DIETRICH: Mainly from paint - they got lead out of paint in the mid-1970s. But one of the useful aspects of lead is that it makes paint very durable and it stays there almost forever, so it continues to be on the interior surfaces and exterior surfaces and it’s in the soil and the dust.
People often think of children as eating paint chips, but it’s not paint chips that's the problem, it’s the lead dust in these homes that’s the real problem because it sloughs off the wall over-time, gets into the dust, and even if you clean it up, it will appear again several weeks later because it continues to come off the walls.
GELLERMAN: So, right now, something like a quarter of a million kids are classified as being…
DIETRICH: This will probably expand the number of children within the reference range to about half a million. It will probably double the number of children who are at five to about half or above. One of the things that the committee tried to do was to put the emphasis on the environment rather than the child as a barometer of the environment - that we need to eliminate lead hazards in the first place, in order to eliminate the developmental deficits associated with childhood lead poisoning.
I was involved with the clinical trial, for example, that tried to use drugs to extract the lead from children’s bodies after they had been exposed, and what we found from these studies is that it’s really important to prevent the lead exposure in the first place. Once it occurs, the effects seem to be largely irreversible at least by pharmacological means.
GELLERMAN: So, what is the practical effect of this recommendation to the CDC?
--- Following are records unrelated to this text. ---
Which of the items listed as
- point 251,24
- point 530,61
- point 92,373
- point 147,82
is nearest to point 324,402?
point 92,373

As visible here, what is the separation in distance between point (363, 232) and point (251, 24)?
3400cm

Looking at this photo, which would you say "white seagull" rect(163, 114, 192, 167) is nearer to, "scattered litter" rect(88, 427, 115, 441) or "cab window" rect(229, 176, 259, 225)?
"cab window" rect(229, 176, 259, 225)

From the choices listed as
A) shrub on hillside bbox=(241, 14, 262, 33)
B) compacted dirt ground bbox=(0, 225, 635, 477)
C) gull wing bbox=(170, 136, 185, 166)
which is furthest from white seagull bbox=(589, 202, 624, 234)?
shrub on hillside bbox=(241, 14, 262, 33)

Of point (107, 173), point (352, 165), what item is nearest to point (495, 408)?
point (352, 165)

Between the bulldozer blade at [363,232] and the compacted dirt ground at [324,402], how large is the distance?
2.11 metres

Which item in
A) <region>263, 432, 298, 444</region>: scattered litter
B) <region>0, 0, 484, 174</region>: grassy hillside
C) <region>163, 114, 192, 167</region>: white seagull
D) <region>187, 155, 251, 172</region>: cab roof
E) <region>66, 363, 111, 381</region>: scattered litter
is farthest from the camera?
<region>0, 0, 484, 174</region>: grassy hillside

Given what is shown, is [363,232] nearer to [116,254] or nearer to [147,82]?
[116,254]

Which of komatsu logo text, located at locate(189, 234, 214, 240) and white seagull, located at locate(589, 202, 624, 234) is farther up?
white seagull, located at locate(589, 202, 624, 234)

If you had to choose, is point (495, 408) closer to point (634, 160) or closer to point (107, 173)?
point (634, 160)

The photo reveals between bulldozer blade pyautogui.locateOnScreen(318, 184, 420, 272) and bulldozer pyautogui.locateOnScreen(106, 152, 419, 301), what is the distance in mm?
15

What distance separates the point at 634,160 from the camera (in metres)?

DIETRICH: You know, my hope is that children who have a history of lead poisoning will be followed up as if they had other diseases that might affect their neuro development. If they have problems in terms of their development, they will receive the kinds of services they need to remediate any developmental deficits they have in terms of reading or attention or other deficits that we know are associated with early exposure to lead.
GELLERMAN: Kim Dietrich is director of epidemiology at the University of Cincinnati’s Department of Environmental Health. Thank you very, very much.
DIETRICH: You’re very welcome, thank you.